While many of the classification thresholds we identify as promising for two-test and three-test combinations correspond to the benchmark heuristics, our results demonstrate the value of exploring other classification schemes. As an example, the ANY, MAJORITY, and ALL heuristics applied to the three-test combination of tests 6 (Biopanda II), 7 (Surescreen), and 8 (Abbott) result in a sensitivity/specificity of (100.0% [CI: 99.7%-100%], 97.4% [CI: 95.9%-98.4%]), (94.8% [CI: 92.8%-96.2%], 99.3% [CI: 98.4%-99.7%]), and (66.5% [CI: 62.8%-70.0%], 99.8% [CI: 99.1%-100%]), respectively. Our threshold approach uncovers 6 other possibilities for classification, including the option (mentioned above) which includes the outcome sequence (-, +, -) in the set of outcome sequences classified as positive. This achieves a sensitivity and specificity of (96.3% [CI: 94.6%-97.5%], 98.9% [CI: 97.8%-99.5%]), which could be optimal for some subpopulations. Note that by applying the thresholds 0.60, 0.94, 0.99 one can obtain sensitivity/specificity values of (96.3% [CI: 94.6%-97.5%], 98.9% [CI: 97.8%-99.5%]), (89.0% [CI: 86.4%-91.2%], 99.6% [CI: 98.7%-99.9%]), and (80.6% [CI: 77.4%-83.5%], 99.8% [CI: 99.0%-100%]), respectively – none of which were identified by the benchmark heuristics.
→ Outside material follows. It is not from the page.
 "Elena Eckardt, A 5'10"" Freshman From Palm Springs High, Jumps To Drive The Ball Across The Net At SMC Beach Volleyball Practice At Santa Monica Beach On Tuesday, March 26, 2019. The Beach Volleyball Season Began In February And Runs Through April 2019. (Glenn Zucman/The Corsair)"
Our threshold-based classification methodology results in 112 achievable sensitivity/specificity values on the testing possibility frontiers associated with the 14 three-test combinations included in our analysis. While the MAJORITY heuristic represents one point on each frontier, the ANY (ALL) heuristic fails to appear on the frontier for 5 (4) of the 14 combination tests, because is strictly dominated by points on the frontier. Thus, even when the goal is to maximize sensitivity (specificity), for which applying the ANY (ALL) heuristic may seem reasonable, our threshold-based methodology often achieves better results.

DISCUSSION

We develop and illustrate a methodology for combining diagnostic tests to simultaneously achieve high sensitivity and high specificity, with index tests that are vastly inferior to the best available. The objective of this methodology is not to compare individual index test and their ability to identify various antigen markers, but to combine index tests for better diagnostic accuracy. We use combination positive predictive value (CPPV) estimates to classify each possible outcome sequence of a combination test, accounting for correlated or discordant outcomes.
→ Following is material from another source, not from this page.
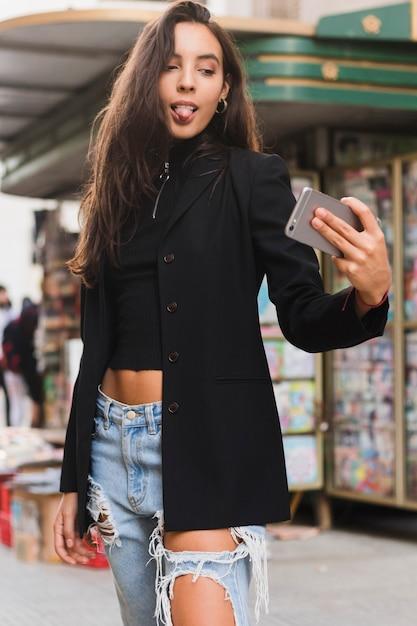 Élégante jeune femme tire la langue tout en prenant selfie sur téléphone mobile Photo gratuit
For any combination test, we are able to evaluate the common ANY, ALL, and MAJORITY heuristics against the ‘testing possibility frontier’ – which represents the trade-off between achievable sensitivity and specificity for that combination. Our approach reveals when benchmark heuristics are inferior. From the ‘envelope’ of frontiers we generate, policy makers can choose points on the envelope – each representing a distinct sensitivity/specificity combination – ideal for particular subpopulations.
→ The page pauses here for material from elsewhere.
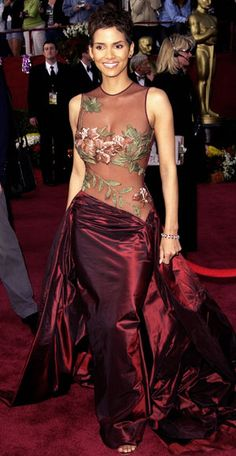 Halle Berry, 2002  Halle Berry knows how to do classy and sexy. The night she won an Oscar for Monster's Ball, the actress highlighted her amazing figure with a peek-a-boo embroidered gown from up-and-coming designer Elie Saab.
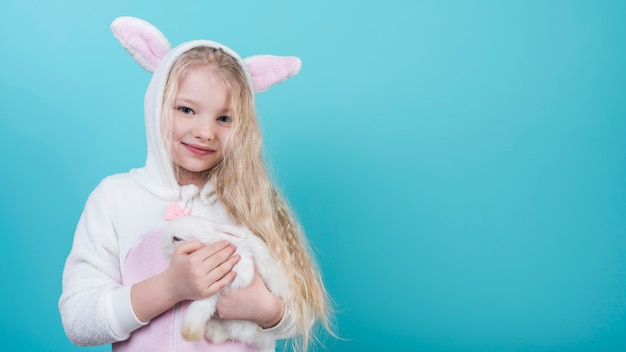 Cute blond girl in bunny ears with rabbit Free Photo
Volume discounts can accrue by using the same index tests for different subpopulations, e.g., with a higher sensitivity threshold for older individuals (for whom false negatives can be costly) than for frontline workers (for whom false positives are costly). Strikingly, we observe large gains in accuracy by combining just two or three LFIAs, an approach that is cheaper than a laboratory-based test. The cost of additional tests also needs to be weighed against the cost of a false result - at under &10 per LFIA, offering a three-test kit is likely to be far less costly than a false result.

An LFIA requires little serum, so blood samples can be shared across hospital systems and even countries, to identify the best LFIA combinations. FIND (Foundation for Innovative New Diagnostics, a WHO Collaborating Center) and the CDC are evaluating numerous SARS-CoV-2 immunoassays on standardized samples. Analyzing this data using our methodology would identify the best available combinations of sensitivity and specificity attainable, so that policy-makers can choose optimal combinations for specific populations. This approach would overcome limitations of small sample size and enable more precise parameter estimation. Future research can examine larger samples, and subpopulations with different prevalence rates.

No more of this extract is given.